What is an NFT: Non-Fungible Token?
What is an NFT?
An NFT or Non-Fungible Token is a unique, Ethereum based (a Cryptocurrency) digital asset that is non-interchangeable, meaning it can’t be replaced with an alternative.
Built on blockchain technology, it is a token that represents ownership of a specific asset. This ownership is secured using the Ethereum blockchain, meaning there can always only be one owner recorded on the ledger, and this ownership cannot be modified or altered in any way. For this reason, NFTs are considered highly secure which has led to their popularity.
While commonly associated with digital or online art, they have also been used to represent ownership of physical assets such as land, cars and houses through deeds.
What does Fungible mean?
Fungibility or Fungible is an economics term where the individual units of a commodity or good is interchangeable, with each part being indistinguishable from one another. Essentially, the value of one unit is equal to another of the same quality, at a given moment in time. Examples of Fungible goods are;
- Gold: A pure gold bar can be broken up into gold coins, gold ingots or other forms and these forms will total up to be equivalent in value to the original gold bar.
- Currency: A $10 dollar bill can be made up of quarters and smaller bills, where each unit has it’s own value and can be interchanged with one another.
- Shares: Each share has a fixed value and they can be exchanged, transferred or moved without one share being seen as different to the other.
Non-fungible items are not defined by their value but rather their unique nature.
What are the properties of an NFT?
- Each Non-Fungible Token is unique and has a unique identifier linked directly to a specific Ethereum address.
- The owner of the token is recorded on the blockchain ledger, meaning they can be easily verified.
- Each token can be bought and sold on any Ethereum-based NFT marketplace.
- Each token cannot be interchanged with another as the value is not 1:1
Why are NFTs becoming popular?
An NFT has certain unique properties that make it appealing;
- No two NFTs are the same, each one is digitally unique.
- Ownership rights remain with their creator and cannot be disputed since the record cannot be hacked, changed or modified without permission.
- NFT creators are not tied to a physical marketplace, and their work can be sold worldwide.
- It can act as a transactional or tradeable commodity; one NFT for another, or used to buy physical or digital items.
- There is no infrastructure (online e-commerce store or brick and mortar) required to sell an NFT, allowing creators without a web presence to still be able to sell their work online.
- Some Non-fungible tokens can be set to automatically pay out royalties when used.
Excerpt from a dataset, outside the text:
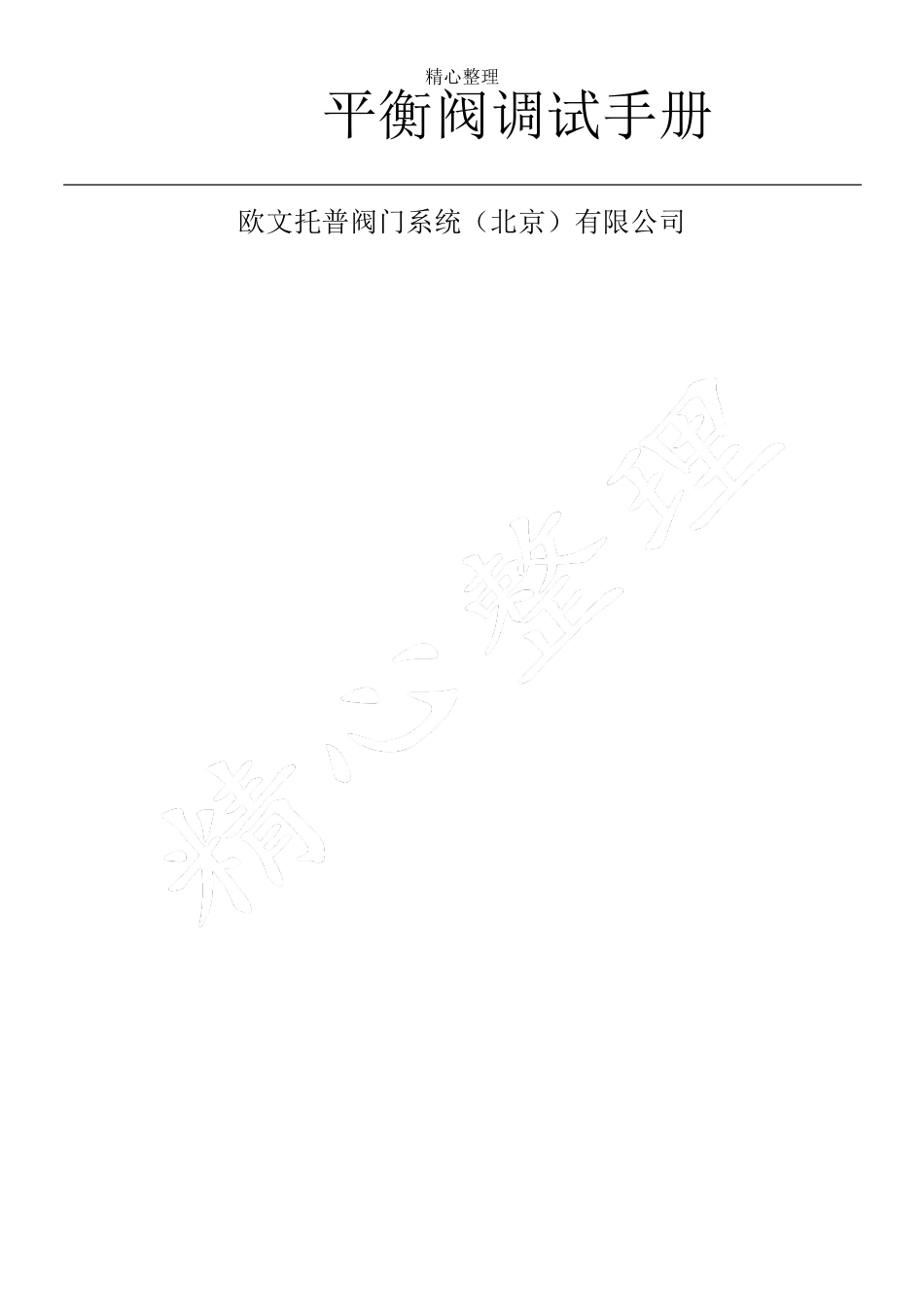 平衡阀调试方法_第1页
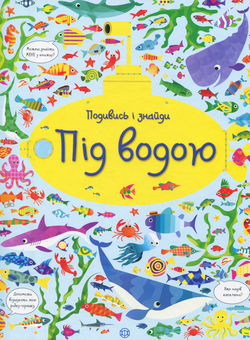 Бумажная книга «Подивись і знайди. Під водою», автор Кирстин Робсон - фото №1 - миниатюра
The automated nature of the process means creators can be reassured that they are paid what is due to them.
- The scarcity of the token is determined by the creator – they can determine the number of replicas that can be made/be active at any given time. The lower the number of replicas available, the scarcer the token, allowing creators to demand higher prices.
- For digital content creators, Non-Fungible tokens guarantee that their work cannot be stolen, copied or duplicated without consent, a common and serious issue in online content creation.
Where can you buy NFTs?
The first step is to set up a digital wallet for Cryptocurrencies and Non-Fungible tokens to store and manage these assets. Then purchase some crypto, which can be done on platforms such as eToro, Coinbase or Binance, and transfer the currency to the digital wallet. It’s important to remember to check the transaction fees before purchasing either a Non-Fungible Token or Cryptocurrency as these differ by marketplace.
Once funded, look at NFT Marketplaces such as Rarible, Opensea.io or others to find and purchase one.